▶ TASK LIST:
(1) Answer these questions from the passage on church planting:
(a) Which two broad areas does the passage say have already been considered?
(b) Which psalm verse does it quote?
(c) To which city did God direct Paul in Acts 16?
(2) Extend the passage on church planting, beginning right after its last sentence.

▶ SELECTED EXCERPT:
________________________________________

In our consideration of church planting work we have so far looked at two broad areas, namely the sower and the seed. By the sower we mean the kind of man who is to be the Church planter and the biblical requirements demanded of such a person. By the seed the Church planter is to sow we mean the Word of God. We need now to give consideration to the soil, the actual place where the Church planter is going to be preaching the gospel and aiming to plant a church. Where does the church planter need to go?
a. Seek the Lord
By ‘soil’ we mean the place where you are going to work and in particular the people you are going to reach with the gospel. Significantly Jesus used this concept of soil when he taught the parable of the sower (see Mark 4) he described the different types of soil that exist. He explained these were the different kinds of people we will meet in Church planting work and the different responses each make to the Word of God. At Thessalonica (Acts17) Paul passed through two other places before coming there and settling into his Church planting work. So how do we determine which is the place to go? For Paul there was a synagogue in Thessalonica which would have been a good starting point as at least there were people who would have been familiar with the Old Testament. We do not have synagogues in every town and city and village these days, so we are in a different situation, so how do we determine where we ought to go?
Barry King has noted that it is quite normal for the Lord to put into our hearts the desire to go to a particular people. We read in Psalm 37:4,
“Delight yourself in the LORD and he will give you the desires of your heart.”
If we are reading his Word and if we are praying and if we are walking with him, and he gives us a desire to minister in a certain city or in a certain region of the country or amongst a certain people group then we should prayerfully take note of what the Lord is doing. We should do what Paul did in Acts 16. We read there that he tried to go to several places but God stopped him and directed him to Philippi. If the Lord has given a burden to reach a certain people we should proceed and wait for him to say no. He is able to do so providentially, as he did with Paul. If we have a desire to preach the gospel wherever he gives us the opportunity to do so, we probably will not go wrong in this area of finding the soil. For some the Lord will direct them to a village, whilst others to the towns. Being able to pray about this with your own Church leaders is vital as their fellowship and support will mean much as the Church planting project proceeds. Remember it is your Church who is to send you out.
b. Do research
When the Lord has given you a desire to take his Word to a certain people you should want to know as much as possible about them and the area. What is required is a little bit of sanctified soil analysis so that you can know who these people are and what they are like. We are not going to change the gospel but we do need to consider how we can present the gospel to them in a way that will be very effective and we trust by God’s grace very fruitful. Doing background research also helps us in praying for these people as we discover their spiritual needs.

________________________________________

▶ INFORMATION SUPPLIED:
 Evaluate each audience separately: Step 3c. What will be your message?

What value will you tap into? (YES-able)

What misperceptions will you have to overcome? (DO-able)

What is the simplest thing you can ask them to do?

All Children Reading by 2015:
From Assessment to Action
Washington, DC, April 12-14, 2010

________________________________________

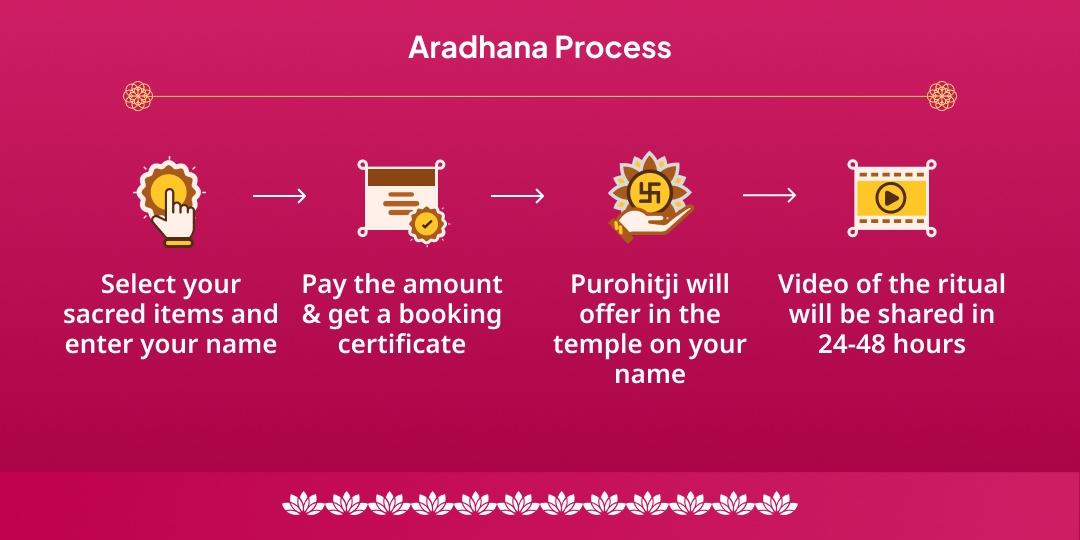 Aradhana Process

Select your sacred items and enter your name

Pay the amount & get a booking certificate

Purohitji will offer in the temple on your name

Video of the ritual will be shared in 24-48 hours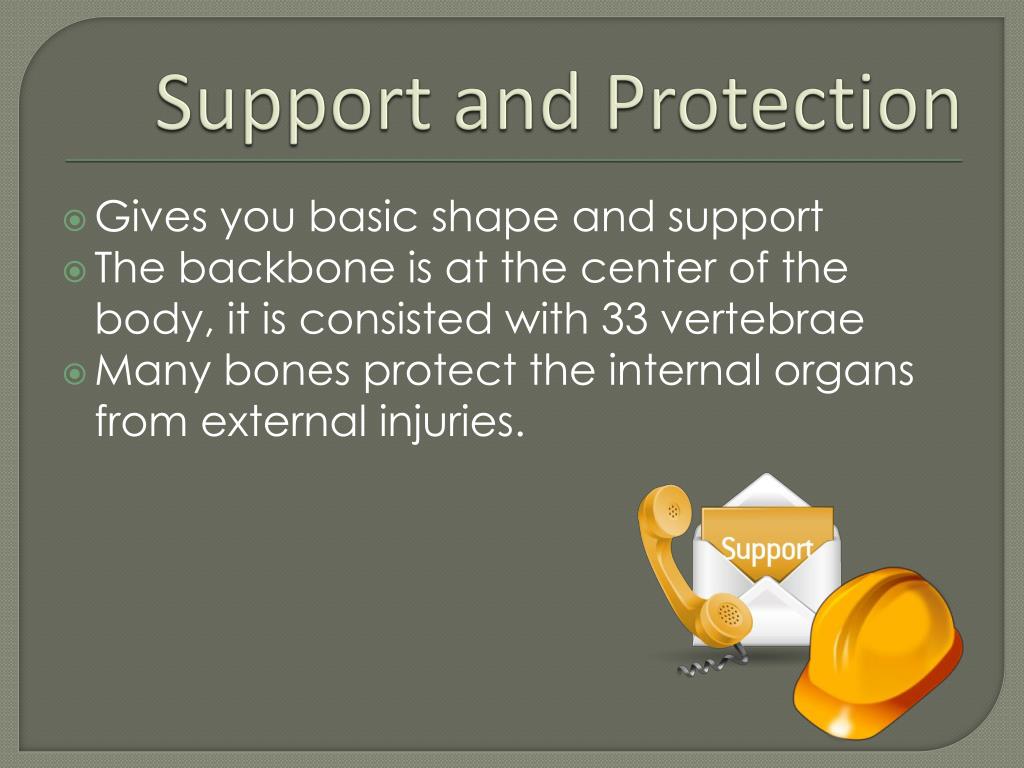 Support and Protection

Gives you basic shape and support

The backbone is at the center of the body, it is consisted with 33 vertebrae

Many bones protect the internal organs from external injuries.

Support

________________________________________

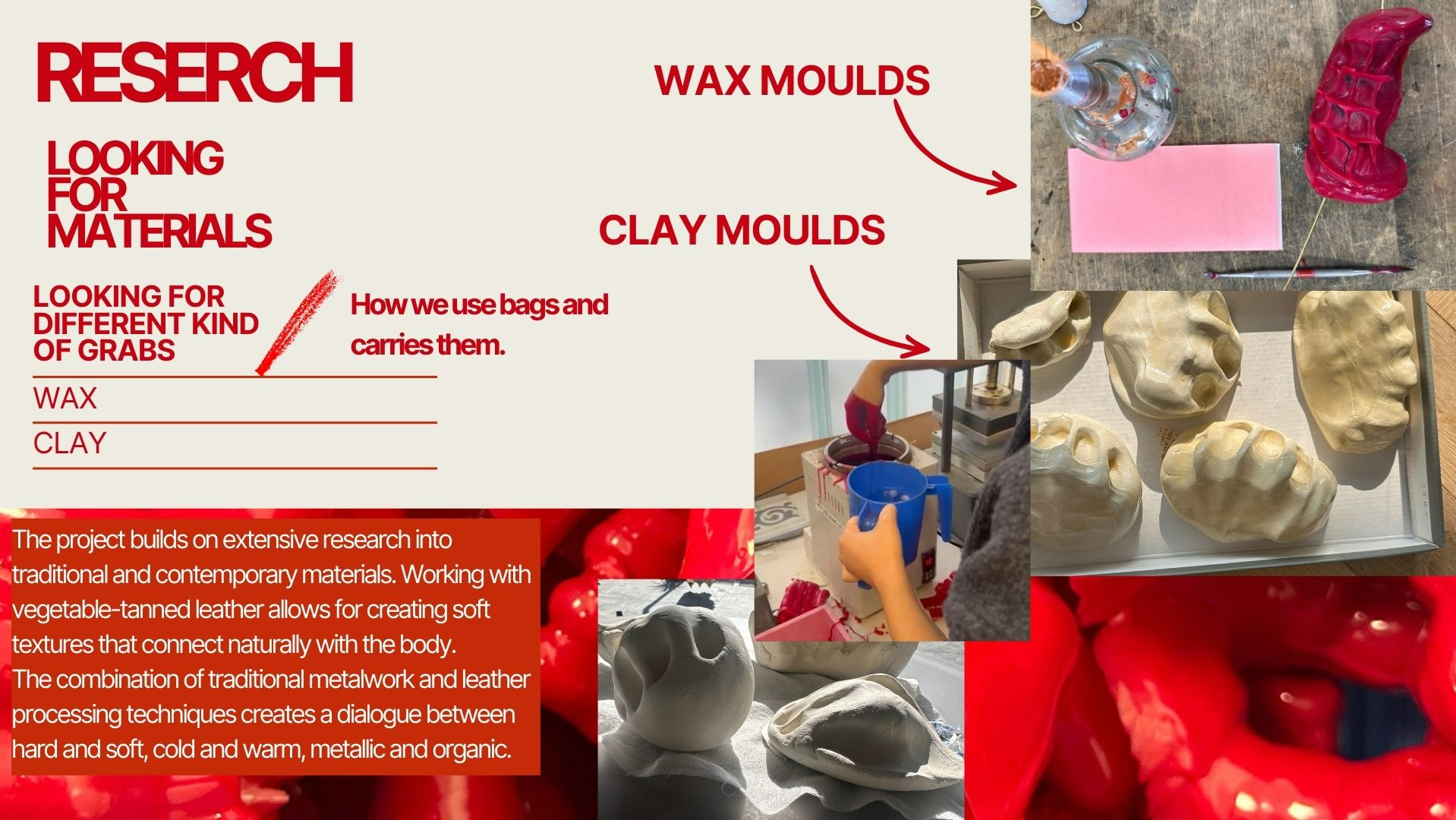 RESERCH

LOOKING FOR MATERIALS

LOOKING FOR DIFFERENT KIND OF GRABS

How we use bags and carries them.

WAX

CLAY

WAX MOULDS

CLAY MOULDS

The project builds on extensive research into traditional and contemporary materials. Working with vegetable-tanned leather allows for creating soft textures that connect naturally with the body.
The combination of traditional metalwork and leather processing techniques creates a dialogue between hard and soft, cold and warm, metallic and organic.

________________________________________

▶ ANSWERS TO THE TASKS:
(1)
(a) The sower and the seed.
(b) Psalm 37:4.
(c) Philippi.

(2)
If in our research we then discover there are other churches present in the town then we need to carefully take that into consideration. We need first to see if these are Biblical churches who preach the gospel. This is done by visiting them and if there is a pastor by meeting with him to share the burden that we have, and seeking to discern how they are trying to go about impacting the lost in their particular town or city. It could be that it is already an established church that is very biblical in its orientation. Indeed, it could be that they have been praying that God would send someone with evangelistic gifts, with pioneering abilities to help forward the work there and in reality they could be an answer to your prayers and you could be an answer to theirs as well. We will need to ask questions to see if it is a church that patterns itself on the teaching of the Bible. If so you might do well to join them and help them in the work of spreading the gospel that they are already doing. You may sadly find that this is not a Biblical Church where Christ is not honoured and the gospel is not preached and the Scriptures are not loved and cherished. It might be a church that has unbelievers in its membership, and which even denies parts of the Scriptures. If that is so then you can plant a new church in that place in good conscience that you are not competing with them because their whole approach is completely different from the Scriptures and you are not doing the same work and you are not doing it in the same way. But if you come to an area and there is already an established biblical church and in consultation with them you really find no scope for additional church planting work in that area, do not despair. There are untold hundreds of places that still need the work and ministry that God has placed in your heart to perform and you have probably gained yourself an ally by approaching this existing church first. They may be a means of helping you go into an area you have not discovered yet and begin the work of church planting there.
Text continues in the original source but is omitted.